*** Opening of Source passage ***

A swing bowler, he had a relatively short international career but is remembered for a Test debut in 1972 at Lord's where he took eight wickets in each innings, with figures of 16/137 for the match. This was a world record for a Test debutant until India's Narendra Hirwani took 16 wickets for just 1 run fewer against the West Indies in 1987-88. The parallels go deeper – neither man enjoyed an extended Test career; between the two of them, they played fewer than 25 Test matches.

==Style==
Massie was regarded for his work ethic and thinking ability. An upwind bowler, he was known for his ability to swing the ball late in both directions. His nickname was "Ferg" – from the well known tractor brand Massey Ferguson.

==Early years==
The son of Arnold and Barbara Massie, Bob began playing cricket at age ten at the Bedford Park Youth Club, while a student at Hillcrest Primary School. He moved on to Mount Lawley Senior High School and joined Bassendean-Bayswater in Western Australia's club competition.

*** Close of Source passage ***

List of tasks =
1) Decide whether each statement agrees with the passage on Bob Massie. Answer yes or no for each and quote the words of the passage that decide it.
(a) Massie took eight wickets in each innings of his Test debut at Lord's.
(b) Narendra Hirwani's 16-wicket debut came against England.
(c) Massie first began playing cricket at Mount Lawley Senior High School.
2) Reproduce the portion of the passage on Bob Massie that begins at the words "A swing bowler, he" and stops after "brand Massey Ferguson.".
3) Carry on the passage on Bob Massie's cricket career from its final sentence.

*** Opening of Data for review ***

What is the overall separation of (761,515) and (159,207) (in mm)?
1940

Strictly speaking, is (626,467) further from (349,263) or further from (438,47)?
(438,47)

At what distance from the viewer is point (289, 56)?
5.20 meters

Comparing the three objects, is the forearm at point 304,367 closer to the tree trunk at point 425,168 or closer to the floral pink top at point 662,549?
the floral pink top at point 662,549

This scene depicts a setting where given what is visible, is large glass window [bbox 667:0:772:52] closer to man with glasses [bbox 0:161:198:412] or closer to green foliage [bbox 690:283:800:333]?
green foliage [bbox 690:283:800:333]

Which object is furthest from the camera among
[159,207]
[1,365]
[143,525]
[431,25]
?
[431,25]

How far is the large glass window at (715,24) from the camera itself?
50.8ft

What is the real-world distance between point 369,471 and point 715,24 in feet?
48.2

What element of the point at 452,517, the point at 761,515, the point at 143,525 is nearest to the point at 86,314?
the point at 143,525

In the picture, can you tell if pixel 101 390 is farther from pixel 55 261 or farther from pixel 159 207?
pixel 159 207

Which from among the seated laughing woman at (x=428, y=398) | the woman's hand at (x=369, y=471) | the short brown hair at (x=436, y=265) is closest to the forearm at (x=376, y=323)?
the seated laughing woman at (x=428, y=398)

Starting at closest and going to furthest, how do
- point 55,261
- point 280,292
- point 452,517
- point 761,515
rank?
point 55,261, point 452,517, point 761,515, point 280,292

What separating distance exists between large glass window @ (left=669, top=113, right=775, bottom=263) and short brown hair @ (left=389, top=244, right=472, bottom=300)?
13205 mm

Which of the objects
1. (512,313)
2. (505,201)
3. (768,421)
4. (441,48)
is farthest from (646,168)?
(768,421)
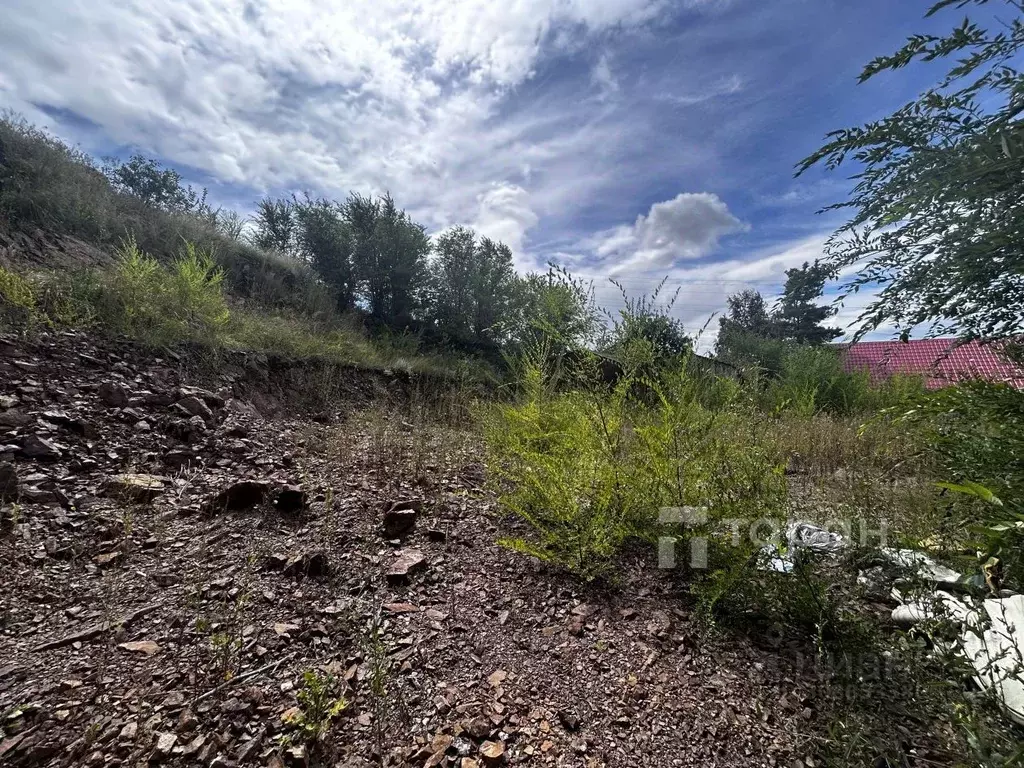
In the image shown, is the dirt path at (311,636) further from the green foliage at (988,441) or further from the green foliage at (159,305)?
the green foliage at (159,305)

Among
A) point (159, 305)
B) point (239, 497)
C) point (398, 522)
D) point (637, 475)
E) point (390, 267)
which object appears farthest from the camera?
point (390, 267)

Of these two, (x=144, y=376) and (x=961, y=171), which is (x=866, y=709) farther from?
(x=144, y=376)

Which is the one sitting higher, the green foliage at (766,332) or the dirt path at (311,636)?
the green foliage at (766,332)

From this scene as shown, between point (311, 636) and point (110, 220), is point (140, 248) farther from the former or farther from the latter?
point (311, 636)

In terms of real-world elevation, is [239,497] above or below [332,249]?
below

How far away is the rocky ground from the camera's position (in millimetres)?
1170

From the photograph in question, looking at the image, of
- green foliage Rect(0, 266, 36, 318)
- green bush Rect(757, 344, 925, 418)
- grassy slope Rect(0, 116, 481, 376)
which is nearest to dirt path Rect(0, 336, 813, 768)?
green foliage Rect(0, 266, 36, 318)

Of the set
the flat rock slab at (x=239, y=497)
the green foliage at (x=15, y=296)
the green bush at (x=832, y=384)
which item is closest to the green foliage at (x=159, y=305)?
the green foliage at (x=15, y=296)

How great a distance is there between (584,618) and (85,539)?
2379 mm

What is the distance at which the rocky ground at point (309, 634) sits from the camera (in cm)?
117

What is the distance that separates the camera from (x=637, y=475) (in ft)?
6.84

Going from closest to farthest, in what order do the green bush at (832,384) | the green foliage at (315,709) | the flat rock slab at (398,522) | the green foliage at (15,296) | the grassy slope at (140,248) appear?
the green foliage at (315,709) < the flat rock slab at (398,522) < the green foliage at (15,296) < the grassy slope at (140,248) < the green bush at (832,384)

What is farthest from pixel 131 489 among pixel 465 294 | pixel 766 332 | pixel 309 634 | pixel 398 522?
pixel 766 332

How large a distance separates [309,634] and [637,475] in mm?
1555
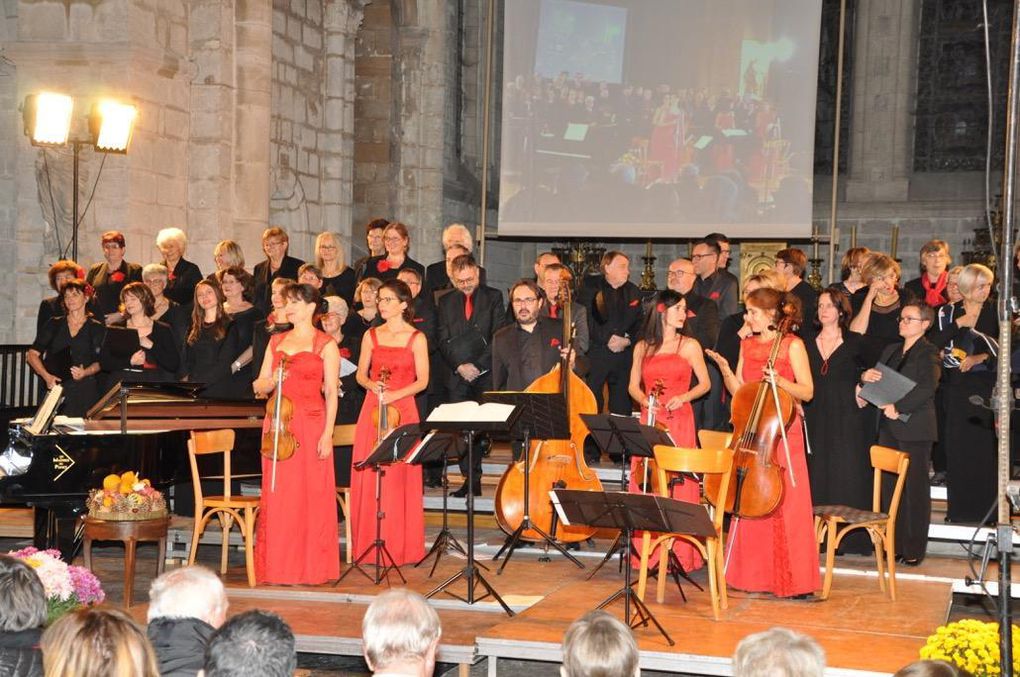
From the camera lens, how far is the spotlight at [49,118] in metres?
9.71

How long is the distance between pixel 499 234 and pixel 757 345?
21.5 ft

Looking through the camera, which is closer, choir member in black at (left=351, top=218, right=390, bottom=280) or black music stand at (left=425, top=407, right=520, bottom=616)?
black music stand at (left=425, top=407, right=520, bottom=616)

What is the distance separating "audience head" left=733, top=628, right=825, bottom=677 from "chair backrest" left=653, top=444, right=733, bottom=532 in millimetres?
3094

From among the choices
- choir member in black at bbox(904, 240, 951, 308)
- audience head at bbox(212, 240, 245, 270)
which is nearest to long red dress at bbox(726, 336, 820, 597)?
choir member in black at bbox(904, 240, 951, 308)

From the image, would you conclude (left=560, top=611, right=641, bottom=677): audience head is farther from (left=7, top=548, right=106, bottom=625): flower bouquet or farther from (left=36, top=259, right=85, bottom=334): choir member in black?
(left=36, top=259, right=85, bottom=334): choir member in black

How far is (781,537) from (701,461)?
0.87m

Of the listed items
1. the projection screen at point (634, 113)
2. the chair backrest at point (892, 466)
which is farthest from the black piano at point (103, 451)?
→ the projection screen at point (634, 113)

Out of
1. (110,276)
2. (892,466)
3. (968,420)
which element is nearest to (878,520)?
(892,466)

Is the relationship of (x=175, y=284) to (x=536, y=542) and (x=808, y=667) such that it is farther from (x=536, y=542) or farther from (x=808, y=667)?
(x=808, y=667)

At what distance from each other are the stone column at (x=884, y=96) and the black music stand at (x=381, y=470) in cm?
1106

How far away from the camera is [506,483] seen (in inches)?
299

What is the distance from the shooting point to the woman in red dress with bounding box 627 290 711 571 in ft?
24.1

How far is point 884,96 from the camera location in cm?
1697

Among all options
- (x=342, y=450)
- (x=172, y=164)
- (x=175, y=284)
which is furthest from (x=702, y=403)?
(x=172, y=164)
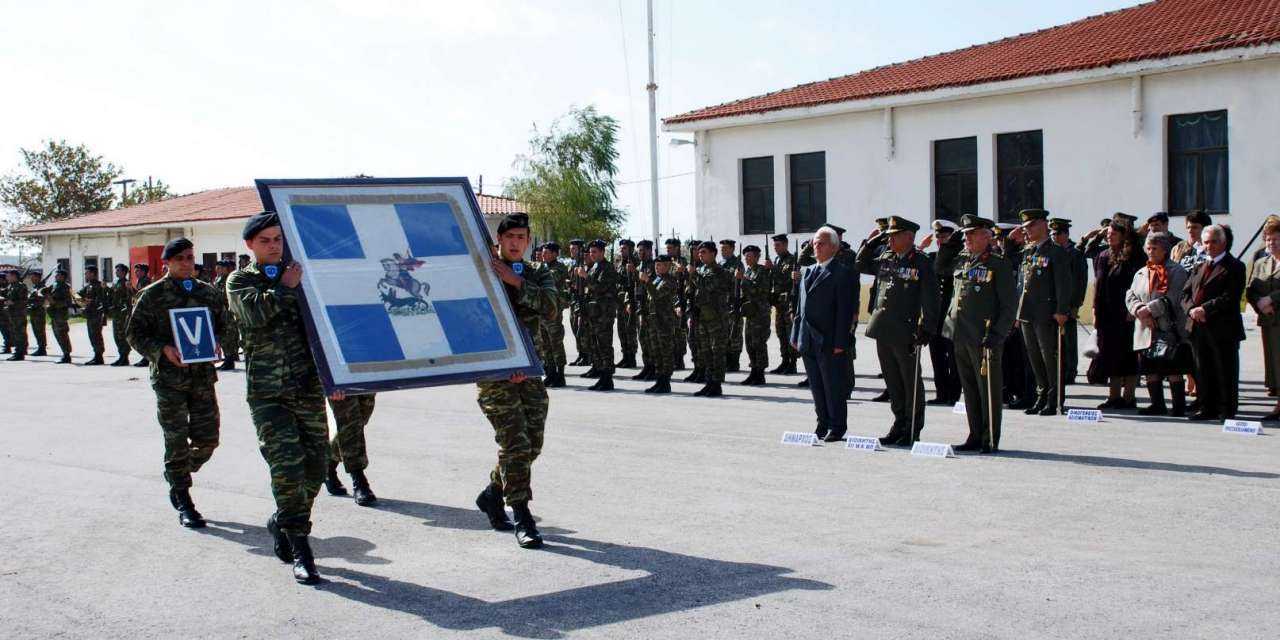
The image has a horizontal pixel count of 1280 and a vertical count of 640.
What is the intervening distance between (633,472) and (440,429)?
3367 millimetres

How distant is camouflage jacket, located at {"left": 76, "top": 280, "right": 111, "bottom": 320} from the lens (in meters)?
24.6

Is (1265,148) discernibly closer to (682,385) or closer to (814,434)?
(682,385)

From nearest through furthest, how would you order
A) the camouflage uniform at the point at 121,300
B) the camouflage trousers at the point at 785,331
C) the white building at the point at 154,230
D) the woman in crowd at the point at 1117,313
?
the woman in crowd at the point at 1117,313 → the camouflage trousers at the point at 785,331 → the camouflage uniform at the point at 121,300 → the white building at the point at 154,230

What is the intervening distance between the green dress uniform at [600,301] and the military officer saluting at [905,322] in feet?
22.6

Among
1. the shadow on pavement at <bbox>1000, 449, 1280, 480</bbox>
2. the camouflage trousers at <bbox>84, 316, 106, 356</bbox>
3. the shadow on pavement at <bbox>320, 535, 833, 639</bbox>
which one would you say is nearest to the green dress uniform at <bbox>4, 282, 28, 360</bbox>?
the camouflage trousers at <bbox>84, 316, 106, 356</bbox>

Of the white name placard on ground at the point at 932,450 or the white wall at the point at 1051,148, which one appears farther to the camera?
the white wall at the point at 1051,148

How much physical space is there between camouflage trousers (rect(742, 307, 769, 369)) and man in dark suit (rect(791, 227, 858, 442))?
19.3ft

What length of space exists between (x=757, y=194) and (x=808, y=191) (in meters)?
1.61

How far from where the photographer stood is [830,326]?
35.0 feet

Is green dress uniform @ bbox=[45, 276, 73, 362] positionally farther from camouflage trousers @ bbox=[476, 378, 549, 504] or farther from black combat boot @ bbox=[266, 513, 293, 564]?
camouflage trousers @ bbox=[476, 378, 549, 504]

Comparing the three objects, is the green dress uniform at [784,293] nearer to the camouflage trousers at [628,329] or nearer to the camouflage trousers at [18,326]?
the camouflage trousers at [628,329]

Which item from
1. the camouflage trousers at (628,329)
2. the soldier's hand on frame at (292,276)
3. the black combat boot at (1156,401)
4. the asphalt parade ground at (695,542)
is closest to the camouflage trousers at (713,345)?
the asphalt parade ground at (695,542)

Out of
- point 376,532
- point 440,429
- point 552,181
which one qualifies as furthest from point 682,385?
point 552,181

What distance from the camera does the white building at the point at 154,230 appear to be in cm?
5206
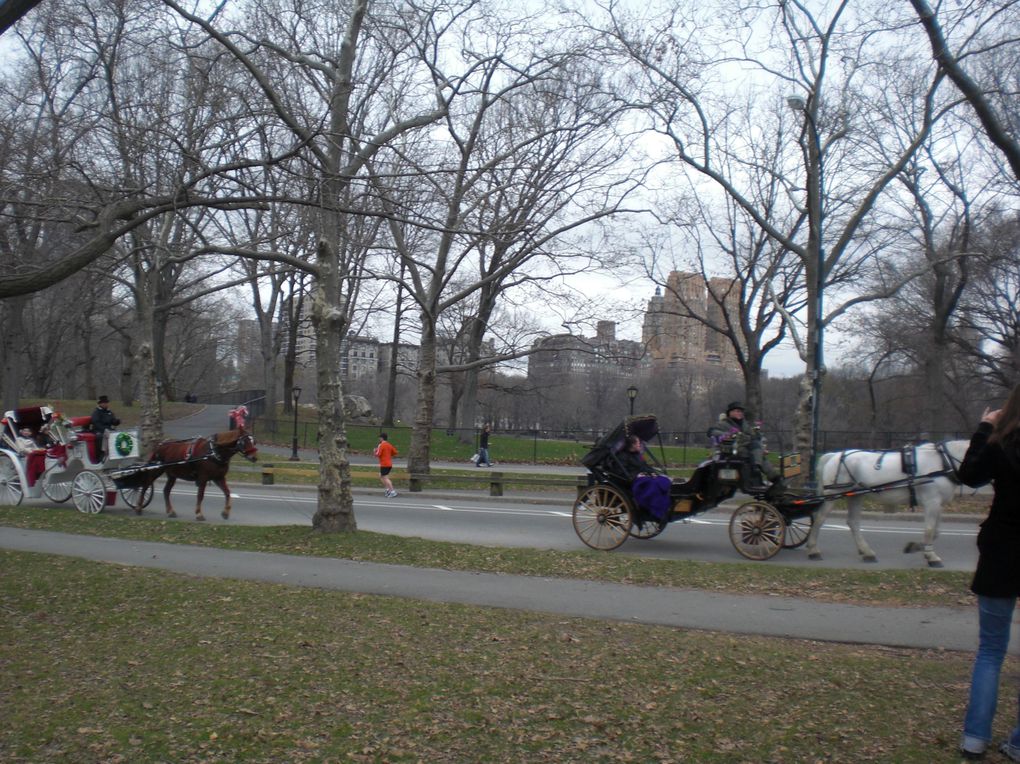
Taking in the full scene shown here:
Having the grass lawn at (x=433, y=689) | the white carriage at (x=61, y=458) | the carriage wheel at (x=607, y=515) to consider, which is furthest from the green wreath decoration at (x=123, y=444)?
the carriage wheel at (x=607, y=515)

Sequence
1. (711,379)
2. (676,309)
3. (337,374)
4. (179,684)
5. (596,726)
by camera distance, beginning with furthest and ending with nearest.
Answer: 1. (711,379)
2. (676,309)
3. (337,374)
4. (179,684)
5. (596,726)

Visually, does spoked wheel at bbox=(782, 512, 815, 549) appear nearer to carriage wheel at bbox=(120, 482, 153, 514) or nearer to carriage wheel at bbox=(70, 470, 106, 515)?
carriage wheel at bbox=(120, 482, 153, 514)

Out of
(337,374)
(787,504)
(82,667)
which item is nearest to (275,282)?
(337,374)

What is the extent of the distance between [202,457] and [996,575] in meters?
14.5

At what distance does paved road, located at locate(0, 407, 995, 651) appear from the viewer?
26.1 feet

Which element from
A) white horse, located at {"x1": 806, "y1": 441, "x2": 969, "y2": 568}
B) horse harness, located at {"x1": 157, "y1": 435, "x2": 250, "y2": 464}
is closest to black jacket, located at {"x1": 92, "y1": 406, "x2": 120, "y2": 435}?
horse harness, located at {"x1": 157, "y1": 435, "x2": 250, "y2": 464}

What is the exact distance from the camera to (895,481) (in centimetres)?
1197

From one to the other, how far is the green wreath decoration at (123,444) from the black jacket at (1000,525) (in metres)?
16.1

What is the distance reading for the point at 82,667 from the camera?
6.16 metres

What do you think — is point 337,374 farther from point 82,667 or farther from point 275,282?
point 275,282

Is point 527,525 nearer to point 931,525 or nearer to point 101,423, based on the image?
point 931,525

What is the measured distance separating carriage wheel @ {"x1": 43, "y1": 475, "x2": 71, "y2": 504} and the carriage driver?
13193mm

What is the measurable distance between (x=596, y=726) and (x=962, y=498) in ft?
68.6

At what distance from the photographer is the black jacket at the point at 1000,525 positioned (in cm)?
464
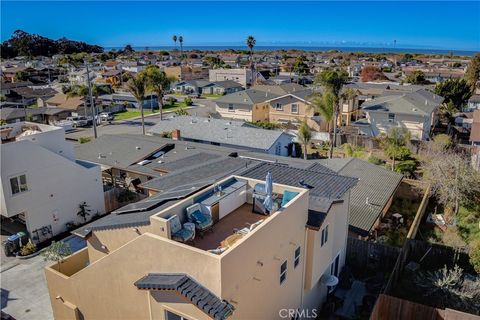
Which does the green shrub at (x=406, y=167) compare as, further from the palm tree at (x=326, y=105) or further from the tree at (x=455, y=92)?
the tree at (x=455, y=92)

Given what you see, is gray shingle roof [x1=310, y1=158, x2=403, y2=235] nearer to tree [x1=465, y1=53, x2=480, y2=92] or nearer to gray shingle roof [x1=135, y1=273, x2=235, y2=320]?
gray shingle roof [x1=135, y1=273, x2=235, y2=320]

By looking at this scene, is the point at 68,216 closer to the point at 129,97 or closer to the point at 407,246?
the point at 407,246

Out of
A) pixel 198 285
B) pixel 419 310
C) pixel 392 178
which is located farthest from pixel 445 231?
pixel 198 285

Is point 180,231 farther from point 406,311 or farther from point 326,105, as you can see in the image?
point 326,105

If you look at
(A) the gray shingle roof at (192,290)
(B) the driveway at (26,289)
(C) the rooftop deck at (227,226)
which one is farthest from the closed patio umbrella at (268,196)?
(B) the driveway at (26,289)

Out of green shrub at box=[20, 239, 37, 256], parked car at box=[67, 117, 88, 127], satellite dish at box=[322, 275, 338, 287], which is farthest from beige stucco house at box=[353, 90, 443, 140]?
parked car at box=[67, 117, 88, 127]

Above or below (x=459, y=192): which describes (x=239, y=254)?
above

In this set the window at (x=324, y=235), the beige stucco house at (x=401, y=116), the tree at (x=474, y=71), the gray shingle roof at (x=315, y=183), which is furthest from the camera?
the tree at (x=474, y=71)

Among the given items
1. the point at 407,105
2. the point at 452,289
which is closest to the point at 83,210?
the point at 452,289
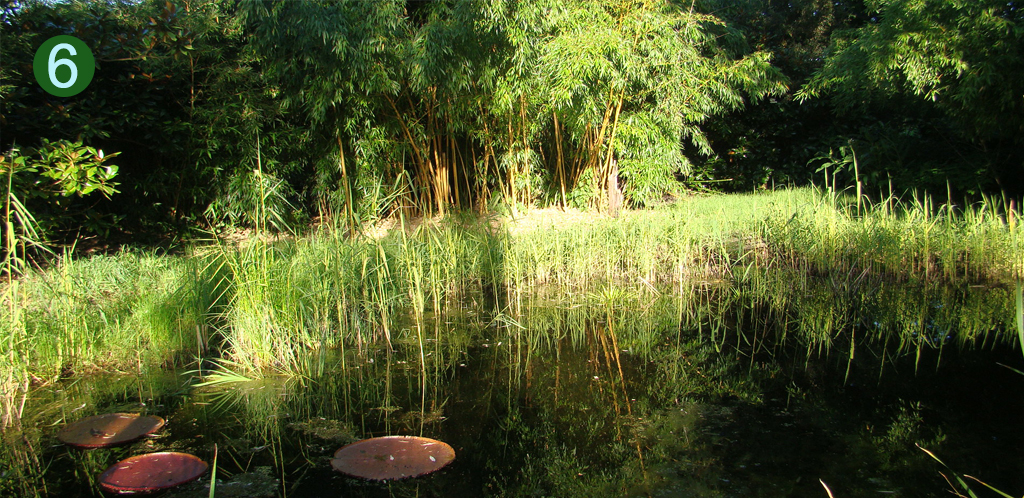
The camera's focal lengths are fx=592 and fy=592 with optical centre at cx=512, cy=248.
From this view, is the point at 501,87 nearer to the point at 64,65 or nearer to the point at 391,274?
the point at 391,274

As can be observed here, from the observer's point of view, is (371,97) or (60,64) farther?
(371,97)

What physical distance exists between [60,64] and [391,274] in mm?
4384

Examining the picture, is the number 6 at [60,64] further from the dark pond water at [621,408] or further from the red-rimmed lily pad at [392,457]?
the red-rimmed lily pad at [392,457]

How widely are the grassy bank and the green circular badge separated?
1.77 meters

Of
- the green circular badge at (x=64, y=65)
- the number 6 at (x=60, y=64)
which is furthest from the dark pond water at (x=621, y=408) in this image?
the number 6 at (x=60, y=64)

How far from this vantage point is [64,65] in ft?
18.5

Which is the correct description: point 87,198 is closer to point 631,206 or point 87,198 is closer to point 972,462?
point 631,206

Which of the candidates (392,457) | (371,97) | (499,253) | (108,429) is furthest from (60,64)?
(392,457)

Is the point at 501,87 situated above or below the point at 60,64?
below

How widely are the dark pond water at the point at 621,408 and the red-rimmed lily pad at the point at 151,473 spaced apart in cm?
5

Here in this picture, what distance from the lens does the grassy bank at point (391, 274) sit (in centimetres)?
281

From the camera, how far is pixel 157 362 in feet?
9.82

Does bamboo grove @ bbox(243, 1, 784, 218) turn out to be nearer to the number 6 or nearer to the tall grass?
the tall grass

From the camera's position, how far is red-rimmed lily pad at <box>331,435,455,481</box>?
186cm
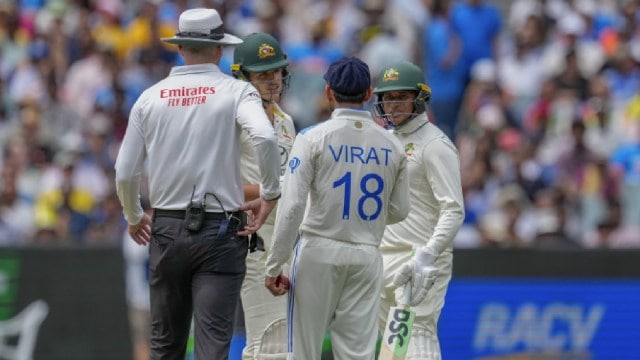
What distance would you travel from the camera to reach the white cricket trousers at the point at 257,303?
9.93m

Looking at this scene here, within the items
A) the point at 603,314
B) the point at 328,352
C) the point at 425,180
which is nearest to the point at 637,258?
the point at 603,314

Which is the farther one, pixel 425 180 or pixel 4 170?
pixel 4 170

*** Close of Data for review ***

Responses for each task =
1)
(a) Yes: "he took eight wickets in each innings"
(b) No: "against the West Indies in 1987-88"
(c) No: "Bob began playing cricket at age ten at the Bedford Park Youth Club"

2)
A swing bowler, he had a relatively short international career but is remembered for a Test debut in 1972 at Lord's where he took eight wickets in each innings, with figures of 16/137 for the match. This was a world record for a Test debutant until India's Narendra Hirwani took 16 wickets for just 1 run fewer against the West Indies in 1987-88. The parallels go deeper – neither man enjoyed an extended Test career; between the two of them, they played fewer than 25 Test matches.

==Style==
Massie was regarded for his work ethic and thinking ability. An upwind bowler, he was known for his ability to swing the ball late in both directions. His nickname was "Ferg" – from the well known tractor brand Massey Ferguson.

3)
Massie made his debut for Western Australia against South Australia in 1965–66. He made a duck in his first innings and conceded 81 runs without taking a wicket. He did not play another Shield match for the season, nor did he play again for Western Australia that year, but went to join Kilmarnock in the Scottish league. He also trialled with Northamptonshire in English County cricket, but was not signed after he played two matches in the second XI for a total of 3/166.

==First class breakthrough==
He was not to regain his state place until an away trip to the eastern seaboard in 1969. In his first match upon his return against South Australia, he took match figures of 4/75. His performance in the season was unspectacular, taking less than 15 wickets in the 1969–70 Australian season. When the touring England played Western Australia in the early stages of the 1970–71 season, Massie went wicketless and found his match opportunities restricted with Graham McKenzie back from international duty. He was recalled for a match against Queensland at the WACA Ground, taking match figures of 8/95 to ensure his place in the state side.

At the start of the 1971–72 Australian season he gained a position in the Australian team for the second match against the Rest of the World team in Melbourne which had been quickly organised after the touring South Africans were banned due to apartheid. Massie took three wickets. In the following match in Sydney, he took 7/76 in 21 overs including the scalp of Gary Sobers to secure his selection in the squad for the 1972 Ashes tour.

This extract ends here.